Eminem's 'Rap God' Debuts, Rapper Shows Skills in Supernaturally-Themed Film (VIDEO)

Today Eminem released a music video for what is arguably his most head spinning song on the Marshall Mathers LP 2, "Rap God."

"Rap God" as a song is an impressive feat in lyrical wordplay, breath control and overall hip-hop at its finest. Eminem switches his flows between fast, slow, double time, and even throws in a triple time part that leaves the listener questioning if the words he is saying are even real because of the blazing speed of the delivery.

In an era of rap where braggadocio reigns supreme, Eminem sets out to seal the deal on who he feels is the best rapper of all time, taking himself above royalty and proclaiming himself as a Rap God. "Why be a king, when you can be a God?" he says in the song.

The video features a number of references that range from video games, movies and various pop culture. The focal points of the video are him being strapped into a chair and hooked to tubes like something out of movie "The Matrix." At other cuts he is in what appears to be a venue performing hip-hop, and still at other points of the video he is switching through portals of the "Portal" video game series as he transforms.

Running over six minutes long, the song is about three minutes longer than most other singles, but the enigmatic rapper can get away with doing things like this because of his status.

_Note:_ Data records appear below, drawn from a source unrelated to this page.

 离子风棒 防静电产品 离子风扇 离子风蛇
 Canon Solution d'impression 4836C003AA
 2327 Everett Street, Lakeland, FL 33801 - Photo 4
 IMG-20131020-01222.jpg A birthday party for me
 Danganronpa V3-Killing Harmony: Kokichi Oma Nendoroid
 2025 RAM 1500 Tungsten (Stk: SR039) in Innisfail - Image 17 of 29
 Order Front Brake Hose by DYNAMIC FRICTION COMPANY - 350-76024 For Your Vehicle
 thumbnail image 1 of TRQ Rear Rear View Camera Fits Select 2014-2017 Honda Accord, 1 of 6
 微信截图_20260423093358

Watch the video here (WARNING EXPLICIT).

This is the third music video off of his critically acclaimed Marshall Mathers LP 2 album as "Rap God" follows "Berzerk" and "Survival" as music videos.

MMLP2 is the followup to Em's classic and best selling album, Marshall Mathers LP, from 2000.

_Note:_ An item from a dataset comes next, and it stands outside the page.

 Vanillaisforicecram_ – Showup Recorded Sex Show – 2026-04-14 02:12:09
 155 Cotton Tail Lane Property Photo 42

What MMLP2 manages to do so well is revisit his signature style from the early 2000s while updating his flow and maturity for a 40 year-old sober and more seasoned self. As the listener goes track by track they will be able to hear the influences and throwbacks to each of one his albums; quite literally as well too, because he uses a slew of samples from his catalog.

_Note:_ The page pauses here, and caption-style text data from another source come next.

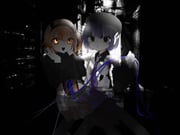 post #7671680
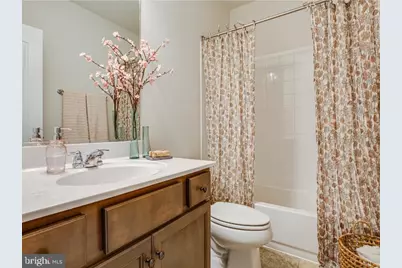 2216 Matthew Lane, Fredericksburg, VA 22405 - Photo 38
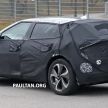 Kia kemas kini Plan S – 11 EV baru menjelang 2026
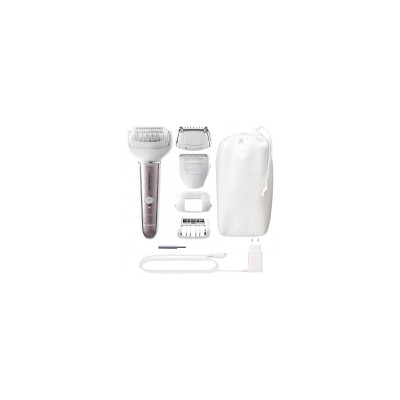 Епілятор Panasonic ES-EL7A-S520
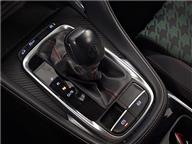 MG ZS 1.0 T-GDI Comfort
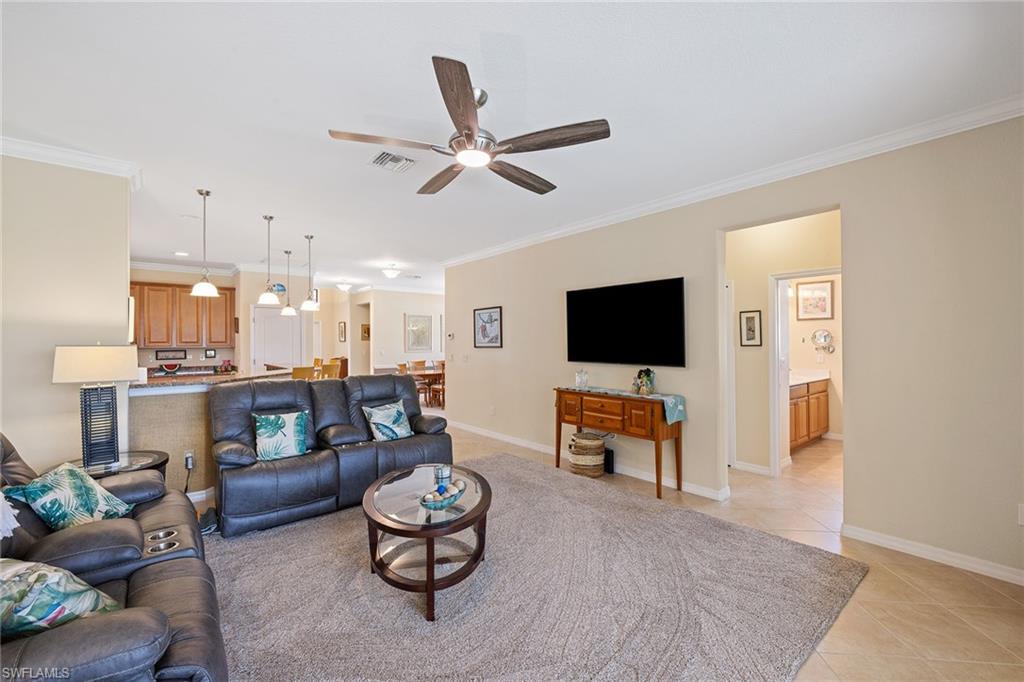 3837 Ruby WAY photo 7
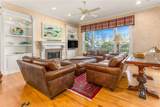 12808 Harborwood Drive - Photo 12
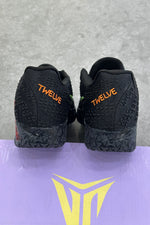 Nike Ja 3 “NY vs NY”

Overall, to call MMLP2 a classic is a little premature, but if looked at for what it is, it is almost like a greatest hits of sorts, as the album touches on every part of Eminem's career. It has the darkness of the first MMLP, the psychoticness of the Slim Shady LP, the pin point precision of The Eminem Show, the playfulness of Encore, the rapid fire aggressive flow seen on Recovery and Bad Meets Evil, and some of the silly almost "head scratching" moments of Relapse.